Num acto de loucura e sob os efeitos da paixão, tinha-me casado três anos depois de me encontrar em Lisboa, um ano depois de ter conhecido o Tiago.
A cerimónia pelo registo civil tinha sido testemunhada por amigos nossos na capital e os meus pais tiveram conhecimento do facto depois nessa mesma noite, quando eu lhes telefonei, já sob o efeito do álcool, tal era a minha felicidade na altura.
Um tempo depois, o Tiago cansou-se da sua aventura por Lisboa e decidiu regressar ao Norte, concretamente à tua terra natal: Maia.
Nos primeiros meses ficámos a viver com os pais dele, que não tinham feitio fácil e continuavam magoados com ele, por não lhes ter contado com a devida antecedência sobre o casamento, concluindo antecipadamente que eu estaria grávida.
Os anos seguintes trouxeram a aquisição de uma casa perto do centro da Maia e a abertura de uma sapataria. Tornámo.nos sócios na cama e nos negócios. Porém, eu era a responsável pelo seu sucesso e ele pela logística, com os seus conhecimentos de comercial numa empresa de publicidade, em Matosinhos.
- Já não vivemos juntos há mais de dois meses, altura em que decidimos pôr um fim na nossa relação.

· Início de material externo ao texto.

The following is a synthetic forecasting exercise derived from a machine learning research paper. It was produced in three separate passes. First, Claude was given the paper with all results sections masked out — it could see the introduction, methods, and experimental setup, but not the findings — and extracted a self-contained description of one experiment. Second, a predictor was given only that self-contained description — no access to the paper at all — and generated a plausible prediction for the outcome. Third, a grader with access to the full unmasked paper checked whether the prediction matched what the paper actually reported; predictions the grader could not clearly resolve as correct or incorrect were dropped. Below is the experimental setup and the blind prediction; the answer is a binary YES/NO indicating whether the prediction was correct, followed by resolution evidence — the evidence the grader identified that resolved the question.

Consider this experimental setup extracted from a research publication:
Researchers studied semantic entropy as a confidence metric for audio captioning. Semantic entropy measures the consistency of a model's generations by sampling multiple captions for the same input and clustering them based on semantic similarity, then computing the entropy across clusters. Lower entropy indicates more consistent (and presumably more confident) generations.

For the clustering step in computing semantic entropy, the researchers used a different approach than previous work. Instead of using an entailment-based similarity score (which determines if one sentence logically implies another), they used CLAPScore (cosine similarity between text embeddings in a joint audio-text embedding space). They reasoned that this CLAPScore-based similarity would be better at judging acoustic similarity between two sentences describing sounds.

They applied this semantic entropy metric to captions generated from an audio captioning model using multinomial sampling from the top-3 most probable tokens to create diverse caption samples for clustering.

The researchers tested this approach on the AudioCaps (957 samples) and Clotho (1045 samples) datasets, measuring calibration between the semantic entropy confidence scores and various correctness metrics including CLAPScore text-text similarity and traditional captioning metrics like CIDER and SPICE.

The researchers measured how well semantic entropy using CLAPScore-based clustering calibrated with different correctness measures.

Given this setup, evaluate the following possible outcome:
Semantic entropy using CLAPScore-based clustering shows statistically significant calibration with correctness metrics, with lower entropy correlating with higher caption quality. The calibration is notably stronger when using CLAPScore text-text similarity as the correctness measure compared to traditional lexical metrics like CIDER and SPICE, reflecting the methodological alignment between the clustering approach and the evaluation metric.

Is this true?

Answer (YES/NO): NO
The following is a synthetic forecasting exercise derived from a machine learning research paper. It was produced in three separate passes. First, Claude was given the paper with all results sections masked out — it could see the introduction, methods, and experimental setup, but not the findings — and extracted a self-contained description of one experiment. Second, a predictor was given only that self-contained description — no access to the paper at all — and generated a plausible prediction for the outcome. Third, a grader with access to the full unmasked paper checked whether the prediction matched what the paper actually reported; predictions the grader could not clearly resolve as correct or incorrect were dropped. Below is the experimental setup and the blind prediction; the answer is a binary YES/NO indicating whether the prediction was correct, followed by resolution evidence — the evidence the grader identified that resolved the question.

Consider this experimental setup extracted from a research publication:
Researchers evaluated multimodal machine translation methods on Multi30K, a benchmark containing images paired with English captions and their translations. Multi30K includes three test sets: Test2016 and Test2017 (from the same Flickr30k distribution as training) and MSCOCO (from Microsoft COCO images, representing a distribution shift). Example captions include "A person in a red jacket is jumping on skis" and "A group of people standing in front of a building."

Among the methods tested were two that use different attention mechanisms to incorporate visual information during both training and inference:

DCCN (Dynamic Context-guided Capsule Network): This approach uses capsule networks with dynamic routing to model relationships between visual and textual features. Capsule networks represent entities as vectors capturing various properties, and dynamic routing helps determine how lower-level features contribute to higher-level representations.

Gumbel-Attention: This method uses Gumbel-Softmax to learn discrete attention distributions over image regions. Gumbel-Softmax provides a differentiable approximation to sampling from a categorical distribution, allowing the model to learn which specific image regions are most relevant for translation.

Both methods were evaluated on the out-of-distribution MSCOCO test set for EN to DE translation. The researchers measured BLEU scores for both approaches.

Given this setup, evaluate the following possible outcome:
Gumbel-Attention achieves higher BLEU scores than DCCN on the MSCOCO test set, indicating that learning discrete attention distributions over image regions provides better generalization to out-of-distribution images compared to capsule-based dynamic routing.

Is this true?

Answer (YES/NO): YES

- Ainda estiveram casados algum tempo... - concluiu.
- Sim, mais ou menos quatro anos - confirmei. - Os últimos meses do nosso casamento foram maus. Ora discutíamos ora passávamos dias sem nos falarmos. Depois de uma longa conversa, optamos pelo divórcio. Continuou como sócio na loja, mas a casa ficou para mim.
- Vocês ainda se falam então...
- Sim, decidimos ficar amigos, nem que seja pelos negócios, que é o meu único sustento.
- Então... então isso ainda tem volta - a voz dele não pareceu mais que um murmúrio.
- Hum, hum... Professor de informática.
- Então, estiveste a dar aulas...
- Sim. Tive três aulas de manhã. Almocei qualquer coisa por lá e voltei para cá.
Estávamos sentados no banco, lado a lado, olhando para o fundo da propriedade, que tinha um quintal do lado direito, bem à nossa frente. Do lado esquerdo, havia uma caminho cimentado, que dava acesso a um pequeno anexo, onde estava o galinheiro e um espaço onde o meu pai dava largas à sua imaginação na carpintaria, quando não dirigia o seu táxi.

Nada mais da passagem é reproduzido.